Now we could similarly apply the hybrid algorithms on the dataset we generate. We also have the ground_truth as the causal structure relative to the dataset.

4. Evaluation

If we have the ground-truth with respect to the causal relations we are interested in, then we can evaluate the estimated causal graph by using the evaluation module in CADIMULC.

from cadimulc.utils.evaluation import Evaluator

By simply inputting two of the adjacency matrices representing the ground-truth and the estimated causal graph respectively, Evaluator will calculate the metrics relative to causal graphs, akin to the common indicators used in machine learning, such as causal edge precision, causal edge recall, and causal edge f1-score.

causal_edge_precision = Evaluator.precision_pairwise(
        true_graph=ground_truth,
        est_graph=nonlinear_mlc.adjacency_matrix_
)

causal_edge_recall = Evaluator.recall_pairwise(
        true_graph=ground_truth,
        est_graph=nonlinear_mlc.adjacency_matrix_
)

causal_edge_f1_score = Evaluator.f1_score_pairwise(
        true_graph=ground_truth,
        est_graph=nonlinear_mlc.adjacency_matrix_
)

print(causal_edge_precision, causal_edge_recall, causal_edge_f1_score)

To see more usages and details, please refer to Evaluation and Visualization

5. Important Usage Advice

Notice that the "micro" causal discovery workflow is only for the purpose of demonstration. Technically speaking, mainstream causal discovery algorithms are "noise-driven" algorithms, thus the performance of the algorithm is usually susceptible to the parameters of data generation.

Development Testing and the relevant paper also show that data simulation in Generator might be over-rigorous that few causal algorithms perform well on that simulation dataset.

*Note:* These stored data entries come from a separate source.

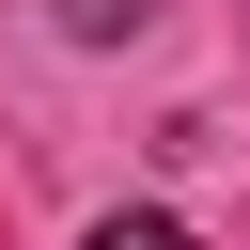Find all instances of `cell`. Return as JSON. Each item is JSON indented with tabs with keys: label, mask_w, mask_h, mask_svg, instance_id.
Returning a JSON list of instances; mask_svg holds the SVG:
<instances>
[{
	"label": "cell",
	"mask_w": 250,
	"mask_h": 250,
	"mask_svg": "<svg viewBox=\"0 0 250 250\" xmlns=\"http://www.w3.org/2000/svg\"><path fill=\"white\" fill-rule=\"evenodd\" d=\"M125 16H141V0H62V31H125Z\"/></svg>",
	"instance_id": "cell-2"
},
{
	"label": "cell",
	"mask_w": 250,
	"mask_h": 250,
	"mask_svg": "<svg viewBox=\"0 0 250 250\" xmlns=\"http://www.w3.org/2000/svg\"><path fill=\"white\" fill-rule=\"evenodd\" d=\"M94 250H203L188 219H94Z\"/></svg>",
	"instance_id": "cell-1"
}]
</instances>
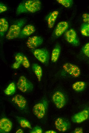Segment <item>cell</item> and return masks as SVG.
<instances>
[{
    "mask_svg": "<svg viewBox=\"0 0 89 133\" xmlns=\"http://www.w3.org/2000/svg\"><path fill=\"white\" fill-rule=\"evenodd\" d=\"M42 6L39 0H28L21 2L17 6L16 13L17 15L24 13H33L40 10Z\"/></svg>",
    "mask_w": 89,
    "mask_h": 133,
    "instance_id": "1",
    "label": "cell"
},
{
    "mask_svg": "<svg viewBox=\"0 0 89 133\" xmlns=\"http://www.w3.org/2000/svg\"><path fill=\"white\" fill-rule=\"evenodd\" d=\"M26 21V19L24 18L16 21L9 27L6 35V38L11 40L18 38L22 28Z\"/></svg>",
    "mask_w": 89,
    "mask_h": 133,
    "instance_id": "2",
    "label": "cell"
},
{
    "mask_svg": "<svg viewBox=\"0 0 89 133\" xmlns=\"http://www.w3.org/2000/svg\"><path fill=\"white\" fill-rule=\"evenodd\" d=\"M17 85L18 89L24 93L30 92L34 89V85L32 83L23 75L20 76Z\"/></svg>",
    "mask_w": 89,
    "mask_h": 133,
    "instance_id": "3",
    "label": "cell"
},
{
    "mask_svg": "<svg viewBox=\"0 0 89 133\" xmlns=\"http://www.w3.org/2000/svg\"><path fill=\"white\" fill-rule=\"evenodd\" d=\"M48 105L47 102L45 100L36 104L32 108L33 113L38 119L43 118L46 114Z\"/></svg>",
    "mask_w": 89,
    "mask_h": 133,
    "instance_id": "4",
    "label": "cell"
},
{
    "mask_svg": "<svg viewBox=\"0 0 89 133\" xmlns=\"http://www.w3.org/2000/svg\"><path fill=\"white\" fill-rule=\"evenodd\" d=\"M33 54L35 57L42 63L45 64L48 63L50 59L49 54L46 49H35L33 51Z\"/></svg>",
    "mask_w": 89,
    "mask_h": 133,
    "instance_id": "5",
    "label": "cell"
},
{
    "mask_svg": "<svg viewBox=\"0 0 89 133\" xmlns=\"http://www.w3.org/2000/svg\"><path fill=\"white\" fill-rule=\"evenodd\" d=\"M65 40L72 45L77 46L80 44L77 33L75 30L71 28L66 31L64 35Z\"/></svg>",
    "mask_w": 89,
    "mask_h": 133,
    "instance_id": "6",
    "label": "cell"
},
{
    "mask_svg": "<svg viewBox=\"0 0 89 133\" xmlns=\"http://www.w3.org/2000/svg\"><path fill=\"white\" fill-rule=\"evenodd\" d=\"M62 67L65 72L74 77H78L81 74L79 68L73 64L66 63L63 64Z\"/></svg>",
    "mask_w": 89,
    "mask_h": 133,
    "instance_id": "7",
    "label": "cell"
},
{
    "mask_svg": "<svg viewBox=\"0 0 89 133\" xmlns=\"http://www.w3.org/2000/svg\"><path fill=\"white\" fill-rule=\"evenodd\" d=\"M52 100L55 105L58 108L63 107L66 103V99L63 94L59 91L56 92L53 95Z\"/></svg>",
    "mask_w": 89,
    "mask_h": 133,
    "instance_id": "8",
    "label": "cell"
},
{
    "mask_svg": "<svg viewBox=\"0 0 89 133\" xmlns=\"http://www.w3.org/2000/svg\"><path fill=\"white\" fill-rule=\"evenodd\" d=\"M43 42V39L41 37L37 36H34L29 38L26 44L28 48L33 49L41 45Z\"/></svg>",
    "mask_w": 89,
    "mask_h": 133,
    "instance_id": "9",
    "label": "cell"
},
{
    "mask_svg": "<svg viewBox=\"0 0 89 133\" xmlns=\"http://www.w3.org/2000/svg\"><path fill=\"white\" fill-rule=\"evenodd\" d=\"M12 101L21 110H24L26 109L27 101L22 95L19 94L16 95L12 98Z\"/></svg>",
    "mask_w": 89,
    "mask_h": 133,
    "instance_id": "10",
    "label": "cell"
},
{
    "mask_svg": "<svg viewBox=\"0 0 89 133\" xmlns=\"http://www.w3.org/2000/svg\"><path fill=\"white\" fill-rule=\"evenodd\" d=\"M54 125L56 128L59 131L64 132L67 131L70 127V124L64 119L58 118L55 120Z\"/></svg>",
    "mask_w": 89,
    "mask_h": 133,
    "instance_id": "11",
    "label": "cell"
},
{
    "mask_svg": "<svg viewBox=\"0 0 89 133\" xmlns=\"http://www.w3.org/2000/svg\"><path fill=\"white\" fill-rule=\"evenodd\" d=\"M69 27V24L65 21L59 22L57 25L54 31L53 35L55 37H58L66 31Z\"/></svg>",
    "mask_w": 89,
    "mask_h": 133,
    "instance_id": "12",
    "label": "cell"
},
{
    "mask_svg": "<svg viewBox=\"0 0 89 133\" xmlns=\"http://www.w3.org/2000/svg\"><path fill=\"white\" fill-rule=\"evenodd\" d=\"M88 117V111L84 110L74 115L71 118V120L74 123H79L86 120Z\"/></svg>",
    "mask_w": 89,
    "mask_h": 133,
    "instance_id": "13",
    "label": "cell"
},
{
    "mask_svg": "<svg viewBox=\"0 0 89 133\" xmlns=\"http://www.w3.org/2000/svg\"><path fill=\"white\" fill-rule=\"evenodd\" d=\"M12 127V123L8 119L4 117L1 119L0 120V132H8L11 130Z\"/></svg>",
    "mask_w": 89,
    "mask_h": 133,
    "instance_id": "14",
    "label": "cell"
},
{
    "mask_svg": "<svg viewBox=\"0 0 89 133\" xmlns=\"http://www.w3.org/2000/svg\"><path fill=\"white\" fill-rule=\"evenodd\" d=\"M36 30V29L33 25H27L21 29L18 38H23L29 36L34 33Z\"/></svg>",
    "mask_w": 89,
    "mask_h": 133,
    "instance_id": "15",
    "label": "cell"
},
{
    "mask_svg": "<svg viewBox=\"0 0 89 133\" xmlns=\"http://www.w3.org/2000/svg\"><path fill=\"white\" fill-rule=\"evenodd\" d=\"M59 12L57 10H54L49 14L46 17L48 27L50 29L54 26L58 17Z\"/></svg>",
    "mask_w": 89,
    "mask_h": 133,
    "instance_id": "16",
    "label": "cell"
},
{
    "mask_svg": "<svg viewBox=\"0 0 89 133\" xmlns=\"http://www.w3.org/2000/svg\"><path fill=\"white\" fill-rule=\"evenodd\" d=\"M61 51V47L59 44H57L53 48L52 51L51 60L53 63L56 62L58 60L60 55Z\"/></svg>",
    "mask_w": 89,
    "mask_h": 133,
    "instance_id": "17",
    "label": "cell"
},
{
    "mask_svg": "<svg viewBox=\"0 0 89 133\" xmlns=\"http://www.w3.org/2000/svg\"><path fill=\"white\" fill-rule=\"evenodd\" d=\"M8 23L7 20L4 18L0 19V35L1 37L4 36L8 30Z\"/></svg>",
    "mask_w": 89,
    "mask_h": 133,
    "instance_id": "18",
    "label": "cell"
},
{
    "mask_svg": "<svg viewBox=\"0 0 89 133\" xmlns=\"http://www.w3.org/2000/svg\"><path fill=\"white\" fill-rule=\"evenodd\" d=\"M32 68L38 81L40 82L42 75V70L41 67L37 63H34L32 65Z\"/></svg>",
    "mask_w": 89,
    "mask_h": 133,
    "instance_id": "19",
    "label": "cell"
},
{
    "mask_svg": "<svg viewBox=\"0 0 89 133\" xmlns=\"http://www.w3.org/2000/svg\"><path fill=\"white\" fill-rule=\"evenodd\" d=\"M85 86V82L82 81H78L75 82L72 85L73 89L77 92L83 91Z\"/></svg>",
    "mask_w": 89,
    "mask_h": 133,
    "instance_id": "20",
    "label": "cell"
},
{
    "mask_svg": "<svg viewBox=\"0 0 89 133\" xmlns=\"http://www.w3.org/2000/svg\"><path fill=\"white\" fill-rule=\"evenodd\" d=\"M17 120L18 121L20 126L23 128H27L31 129V126L30 123L25 119L17 117Z\"/></svg>",
    "mask_w": 89,
    "mask_h": 133,
    "instance_id": "21",
    "label": "cell"
},
{
    "mask_svg": "<svg viewBox=\"0 0 89 133\" xmlns=\"http://www.w3.org/2000/svg\"><path fill=\"white\" fill-rule=\"evenodd\" d=\"M16 87L15 83L13 82L10 83L4 91L5 94L7 95L14 94L15 92Z\"/></svg>",
    "mask_w": 89,
    "mask_h": 133,
    "instance_id": "22",
    "label": "cell"
},
{
    "mask_svg": "<svg viewBox=\"0 0 89 133\" xmlns=\"http://www.w3.org/2000/svg\"><path fill=\"white\" fill-rule=\"evenodd\" d=\"M81 32L83 36L89 37V24L84 23L82 25Z\"/></svg>",
    "mask_w": 89,
    "mask_h": 133,
    "instance_id": "23",
    "label": "cell"
},
{
    "mask_svg": "<svg viewBox=\"0 0 89 133\" xmlns=\"http://www.w3.org/2000/svg\"><path fill=\"white\" fill-rule=\"evenodd\" d=\"M56 1L59 4L66 8L70 7L73 3L72 0H57Z\"/></svg>",
    "mask_w": 89,
    "mask_h": 133,
    "instance_id": "24",
    "label": "cell"
},
{
    "mask_svg": "<svg viewBox=\"0 0 89 133\" xmlns=\"http://www.w3.org/2000/svg\"><path fill=\"white\" fill-rule=\"evenodd\" d=\"M24 55L23 53L20 52L17 53L15 56L16 61L21 64L23 60Z\"/></svg>",
    "mask_w": 89,
    "mask_h": 133,
    "instance_id": "25",
    "label": "cell"
},
{
    "mask_svg": "<svg viewBox=\"0 0 89 133\" xmlns=\"http://www.w3.org/2000/svg\"><path fill=\"white\" fill-rule=\"evenodd\" d=\"M82 51L85 56L89 57V42L86 43L83 46Z\"/></svg>",
    "mask_w": 89,
    "mask_h": 133,
    "instance_id": "26",
    "label": "cell"
},
{
    "mask_svg": "<svg viewBox=\"0 0 89 133\" xmlns=\"http://www.w3.org/2000/svg\"><path fill=\"white\" fill-rule=\"evenodd\" d=\"M21 64L24 67L26 68H28L30 66L29 61L27 57L25 55Z\"/></svg>",
    "mask_w": 89,
    "mask_h": 133,
    "instance_id": "27",
    "label": "cell"
},
{
    "mask_svg": "<svg viewBox=\"0 0 89 133\" xmlns=\"http://www.w3.org/2000/svg\"><path fill=\"white\" fill-rule=\"evenodd\" d=\"M43 132L42 128L38 126H36L34 127L30 131L31 133H42Z\"/></svg>",
    "mask_w": 89,
    "mask_h": 133,
    "instance_id": "28",
    "label": "cell"
},
{
    "mask_svg": "<svg viewBox=\"0 0 89 133\" xmlns=\"http://www.w3.org/2000/svg\"><path fill=\"white\" fill-rule=\"evenodd\" d=\"M83 21L84 23L89 24V14L84 13L82 15Z\"/></svg>",
    "mask_w": 89,
    "mask_h": 133,
    "instance_id": "29",
    "label": "cell"
},
{
    "mask_svg": "<svg viewBox=\"0 0 89 133\" xmlns=\"http://www.w3.org/2000/svg\"><path fill=\"white\" fill-rule=\"evenodd\" d=\"M7 7L2 3H0V13L5 12L7 10Z\"/></svg>",
    "mask_w": 89,
    "mask_h": 133,
    "instance_id": "30",
    "label": "cell"
},
{
    "mask_svg": "<svg viewBox=\"0 0 89 133\" xmlns=\"http://www.w3.org/2000/svg\"><path fill=\"white\" fill-rule=\"evenodd\" d=\"M20 64L15 61L12 65V68L14 69H17L20 66Z\"/></svg>",
    "mask_w": 89,
    "mask_h": 133,
    "instance_id": "31",
    "label": "cell"
},
{
    "mask_svg": "<svg viewBox=\"0 0 89 133\" xmlns=\"http://www.w3.org/2000/svg\"><path fill=\"white\" fill-rule=\"evenodd\" d=\"M74 132L75 133H83V129L81 127H77L74 130Z\"/></svg>",
    "mask_w": 89,
    "mask_h": 133,
    "instance_id": "32",
    "label": "cell"
},
{
    "mask_svg": "<svg viewBox=\"0 0 89 133\" xmlns=\"http://www.w3.org/2000/svg\"><path fill=\"white\" fill-rule=\"evenodd\" d=\"M23 130L21 128L18 129L16 131V133H24Z\"/></svg>",
    "mask_w": 89,
    "mask_h": 133,
    "instance_id": "33",
    "label": "cell"
},
{
    "mask_svg": "<svg viewBox=\"0 0 89 133\" xmlns=\"http://www.w3.org/2000/svg\"><path fill=\"white\" fill-rule=\"evenodd\" d=\"M46 133H56L55 131L53 130H49L46 131L45 132Z\"/></svg>",
    "mask_w": 89,
    "mask_h": 133,
    "instance_id": "34",
    "label": "cell"
},
{
    "mask_svg": "<svg viewBox=\"0 0 89 133\" xmlns=\"http://www.w3.org/2000/svg\"><path fill=\"white\" fill-rule=\"evenodd\" d=\"M88 116H89V111H88Z\"/></svg>",
    "mask_w": 89,
    "mask_h": 133,
    "instance_id": "35",
    "label": "cell"
}]
</instances>
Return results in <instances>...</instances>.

Yet if developers would like to refer to this workflow, the following advice might be helpful:

Fine-tune the built-in simulation function in the source code of Generator, so that it fits the best with your domain knowledge. Simulation in CADIMULC wishes to provide you a causation generation framework, NOT a causation generation standard;

Filter out some "unlearnable" generation dataset by running a series of random seed;

Make sure you have involved other causal discovery methods as the baseline.